[EXERCISE REQUIREMENTS]
Answer these questions about the profile of the mushroom business below:
1. What design is on the bed sheet that Paynter lifts after walking out the back door?
2. How many kilograms of fungi a week do the couple expect to supply this summer?
3. In what year did Paynter beat 47 competitors while wearing Wrangler jeans?

The Kootenai Fungi business in Kimberley, British Columbia, may have an unorthodox farming style, but its crops are the shiitake. By Jeff Pew.

“No one would believe our approach actually works; it’s just so dirtbag,” says Monte Paynter, who is standing at his kitchen table holding a tiny petri dish and a glass jar of birdseed. He’s surrounded by kids’ toys and shelves lined with clear plastic bags stuffed with sawdust where mycelium — the brie-like genesis of exotic types of mushrooms like reishi, turkey tail, lion’s mane, oyster, and more — is propagating. “This is how it all starts,” he says. “We add a wedge of culture into the birdseed and wait for it to colonize, then mix it into bags of sterilized sawdust.” Paynter walks out the back door and lifts a Hello Kitty bed sheet nailed to the wall. He points to twenty bags of cultivating mycelium sitting on shelves. “Once it warms up,” he says, “we’ll hang them outside to fruit.”

Paynter, 48, is describing the workflow of Kootenai Fungi, the exotic mushroom company he operates in Kimberley, British Columbia, with his wife, Lija Lasmanis, 42. Lasmanis describes how they got into the business seven years ago after watching a TED talk about how mushrooms can save the world. They purchased a pricey starter kit, but after some mediocre results they decided to grow their own way. This summer, they expect to supply local restaurants and farmers’ markets with up to 27 kilograms a week of fresh and dried fungi.

Farming mushrooms seems like an odd profession for two hardcore athletes. Paynter, who’s also a carpenter and equipment operator, is a five-time Canadian National Telemark Champion. In 2003, he beat 47 spandex-clad international competitors, winning the event in his Wrangler jeans. Lasmanis, a physio assistant and extreme whitewater kayaker, has dropped the 40-foot Leap of Faith Falls on the Elk River. But these days, the couple is content spending more time nurturing their six-year-old daughter, Elah, and a whole lot of shiitake.

[RECORDS SUPPLIED]

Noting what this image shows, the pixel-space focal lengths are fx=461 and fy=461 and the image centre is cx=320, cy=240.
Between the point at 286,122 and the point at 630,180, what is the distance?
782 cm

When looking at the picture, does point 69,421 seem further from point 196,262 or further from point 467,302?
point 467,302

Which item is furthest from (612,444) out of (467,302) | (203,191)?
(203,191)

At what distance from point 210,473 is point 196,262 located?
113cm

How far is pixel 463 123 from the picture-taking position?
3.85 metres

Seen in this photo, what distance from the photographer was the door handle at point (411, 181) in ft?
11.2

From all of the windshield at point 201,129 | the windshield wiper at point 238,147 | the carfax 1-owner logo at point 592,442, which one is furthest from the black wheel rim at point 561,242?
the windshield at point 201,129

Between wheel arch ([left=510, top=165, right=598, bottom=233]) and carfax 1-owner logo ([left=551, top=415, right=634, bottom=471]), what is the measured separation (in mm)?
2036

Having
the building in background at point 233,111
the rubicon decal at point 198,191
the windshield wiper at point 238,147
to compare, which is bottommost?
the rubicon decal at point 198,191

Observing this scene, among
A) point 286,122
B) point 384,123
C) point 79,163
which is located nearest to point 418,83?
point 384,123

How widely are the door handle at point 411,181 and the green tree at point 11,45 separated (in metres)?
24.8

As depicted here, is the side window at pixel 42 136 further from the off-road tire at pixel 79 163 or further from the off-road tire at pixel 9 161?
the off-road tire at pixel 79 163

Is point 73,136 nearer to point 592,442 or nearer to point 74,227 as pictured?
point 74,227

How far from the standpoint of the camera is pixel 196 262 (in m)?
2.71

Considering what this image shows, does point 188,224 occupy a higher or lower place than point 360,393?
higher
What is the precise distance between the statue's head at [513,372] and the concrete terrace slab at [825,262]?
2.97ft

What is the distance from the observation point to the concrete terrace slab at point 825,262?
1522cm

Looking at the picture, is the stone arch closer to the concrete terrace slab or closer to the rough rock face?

[TASK SOLUTION]
1. Hello Kitty
2. Up to 27 kilograms
3. 2003